While Gordeeva always considered Grinkov handsome, she hadn't really thought of him in a romantic way before (he was just a "co-worker"). But in that moment, something changed.
"He was carrying a dozen roses, and he was very upset," she wrote. "It was the first time he'd given me flowers. I was surprised, even happy to see how distressed he was. Spending so much time together can lead to intense personality conflicts, and successful pairs are not necessarily friendly. But Sergei was so sad that I began to feel sorry for him."
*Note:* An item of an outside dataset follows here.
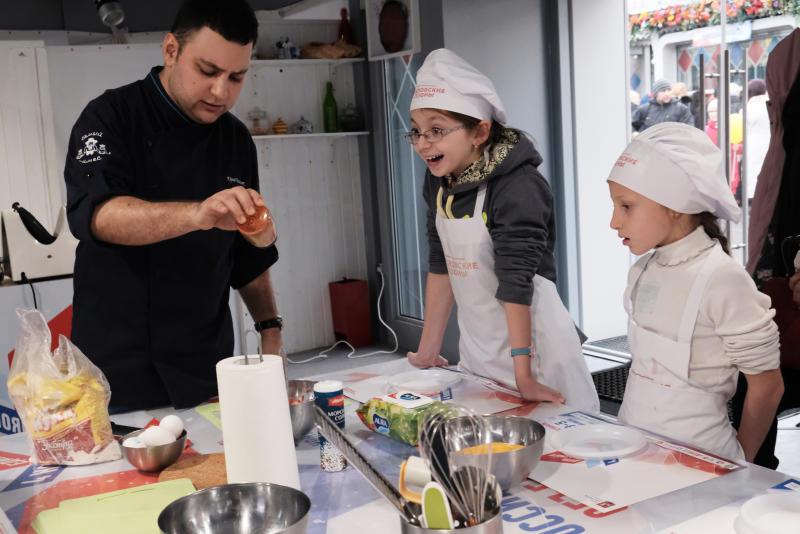 Кулинарному делу обучили девочек из Филимонковского детского дома-интерната. Фото: архив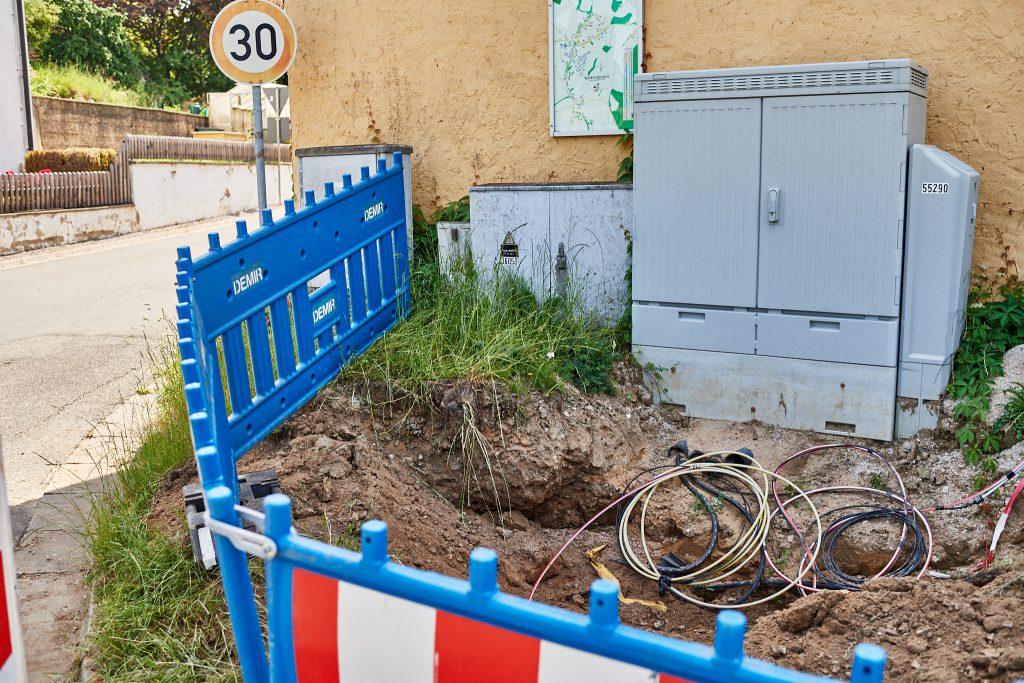 Straßenbaustelle zur Optimierung der Infrastruktur in Walkersbrunn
As their personal bond developed, Gordeeva explained, so did the pair's symmetry on the ice:
"It was another week before I was allowed on the ice, and Sergei continued to visit me at home every day. When, at last, I could skate again, I immediately noticed a change in the way he was holding me. He was holding me tighter, as if he didn't want to give me a chance to touch the ice. Something had happened in those two weeks, and even I — so focused on skating, so serious about training and life — realized that his thoughts for me had changed. Before we had been like two skaters. After that, we were a pair."
It was the pair's seemingly effortless synchronicity that set them apart when they took the ice in Calgary. Of course, their technical skill and speed were staggering, too, but it was clear that these two had a one-in-a-million kind of connection.
So it wasn't a huge surprise when the gold medalists got married during a hiatus from competing in 1991; their daughter, Daria, was born the next year. Gordeeva and Grinkov made a triumphant return to the Olympics in 1994 at Lillehammer, Norway, where they won the gold again.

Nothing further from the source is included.